──────── Data supplied ────────
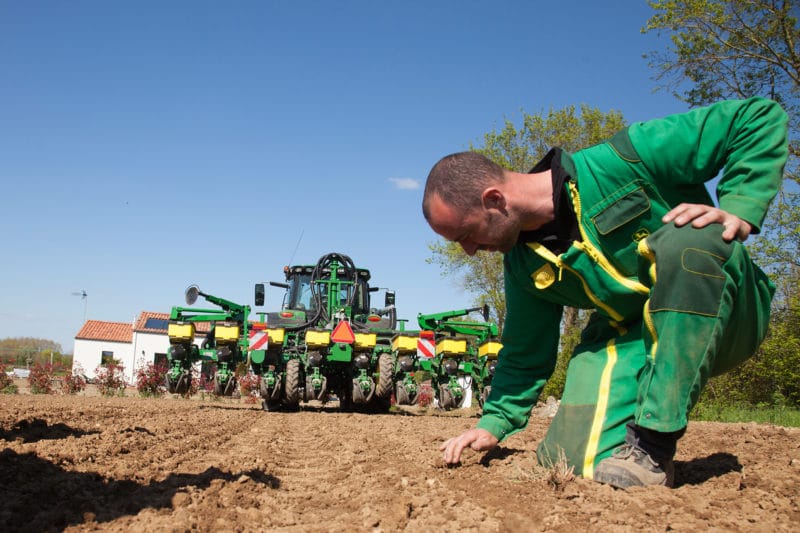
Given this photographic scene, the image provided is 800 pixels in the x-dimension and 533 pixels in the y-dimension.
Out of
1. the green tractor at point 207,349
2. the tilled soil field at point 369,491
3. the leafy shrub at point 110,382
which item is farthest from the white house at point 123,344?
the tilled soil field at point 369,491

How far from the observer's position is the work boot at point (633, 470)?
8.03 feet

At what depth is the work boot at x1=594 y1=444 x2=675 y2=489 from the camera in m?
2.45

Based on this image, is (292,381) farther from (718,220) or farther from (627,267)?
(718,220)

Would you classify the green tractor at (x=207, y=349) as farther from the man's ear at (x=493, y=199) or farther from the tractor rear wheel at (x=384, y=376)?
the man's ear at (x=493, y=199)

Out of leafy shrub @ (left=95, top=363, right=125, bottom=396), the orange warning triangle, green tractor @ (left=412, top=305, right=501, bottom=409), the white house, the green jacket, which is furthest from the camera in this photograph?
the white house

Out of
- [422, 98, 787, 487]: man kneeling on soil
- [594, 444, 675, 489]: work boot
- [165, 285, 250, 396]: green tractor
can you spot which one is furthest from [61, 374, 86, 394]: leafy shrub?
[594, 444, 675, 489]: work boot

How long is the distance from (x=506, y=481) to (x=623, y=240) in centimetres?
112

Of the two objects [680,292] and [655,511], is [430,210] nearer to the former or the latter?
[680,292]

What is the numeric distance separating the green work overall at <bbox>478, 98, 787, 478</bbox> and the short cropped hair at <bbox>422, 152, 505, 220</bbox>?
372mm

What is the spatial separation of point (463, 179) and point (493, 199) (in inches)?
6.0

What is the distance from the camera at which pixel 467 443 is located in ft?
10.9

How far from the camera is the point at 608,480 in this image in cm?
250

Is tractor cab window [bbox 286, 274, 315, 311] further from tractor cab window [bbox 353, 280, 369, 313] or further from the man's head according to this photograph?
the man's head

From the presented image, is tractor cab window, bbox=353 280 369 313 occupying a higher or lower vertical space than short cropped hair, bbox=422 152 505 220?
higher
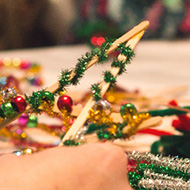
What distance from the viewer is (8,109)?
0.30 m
────────
──────── Data supplied ────────
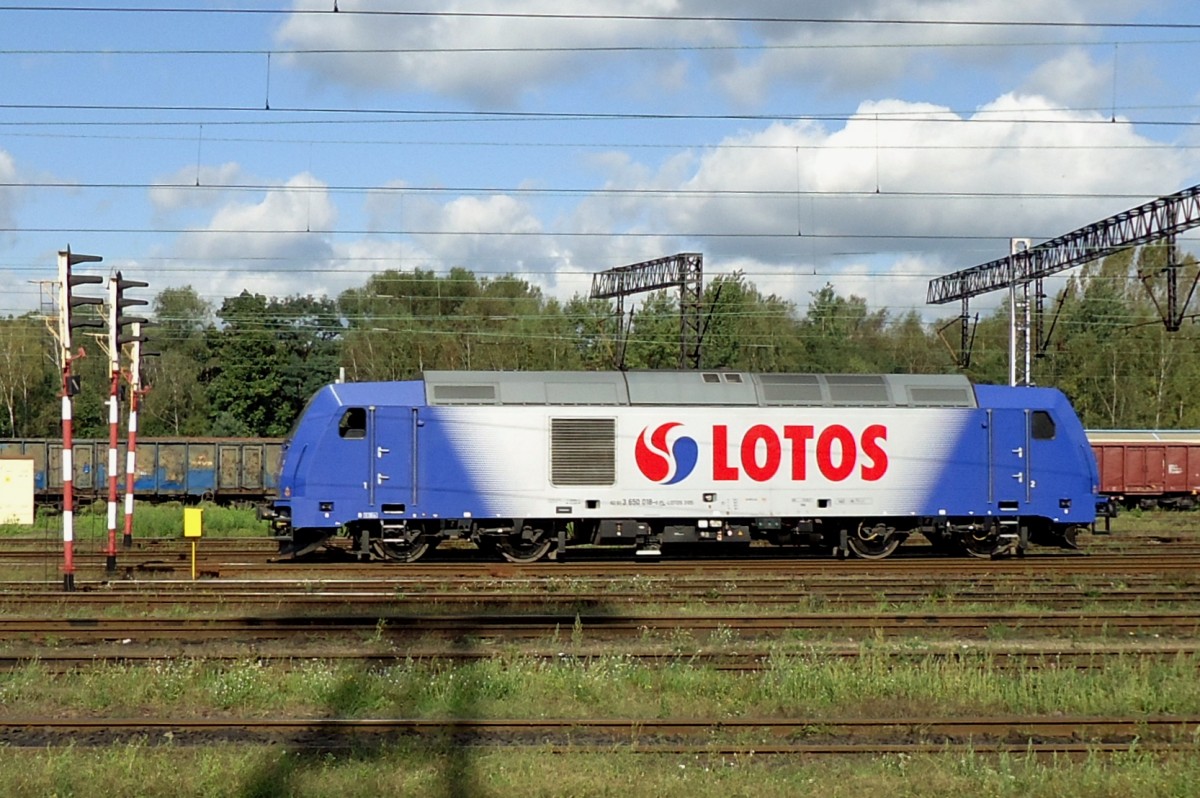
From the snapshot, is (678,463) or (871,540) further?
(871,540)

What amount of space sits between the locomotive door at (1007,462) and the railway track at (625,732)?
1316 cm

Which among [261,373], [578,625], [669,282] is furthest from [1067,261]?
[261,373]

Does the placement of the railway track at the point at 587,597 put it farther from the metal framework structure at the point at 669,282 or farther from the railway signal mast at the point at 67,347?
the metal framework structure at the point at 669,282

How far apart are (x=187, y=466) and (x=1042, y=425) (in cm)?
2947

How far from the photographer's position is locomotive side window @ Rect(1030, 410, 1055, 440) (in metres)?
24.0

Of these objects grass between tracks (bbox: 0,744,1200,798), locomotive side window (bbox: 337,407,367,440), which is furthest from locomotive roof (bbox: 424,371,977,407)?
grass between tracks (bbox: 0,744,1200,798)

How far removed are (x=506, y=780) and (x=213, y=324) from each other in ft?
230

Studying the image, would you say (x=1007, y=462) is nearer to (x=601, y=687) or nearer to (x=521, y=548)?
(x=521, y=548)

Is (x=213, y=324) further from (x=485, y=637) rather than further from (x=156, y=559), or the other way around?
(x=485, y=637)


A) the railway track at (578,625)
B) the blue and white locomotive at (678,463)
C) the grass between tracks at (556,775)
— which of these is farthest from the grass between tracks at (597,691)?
────────
Task prompt >> Can you render the lines starting with the one containing "A) the railway track at (578,625)" and going on through the one containing "tracks at (597,691)?" as a JSON list of strings, one per line, with any blank lines omitted?

Result for this task >>
[
  "A) the railway track at (578,625)",
  "B) the blue and white locomotive at (678,463)",
  "C) the grass between tracks at (556,775)",
  "— which of these is farthest from the grass between tracks at (597,691)?"
]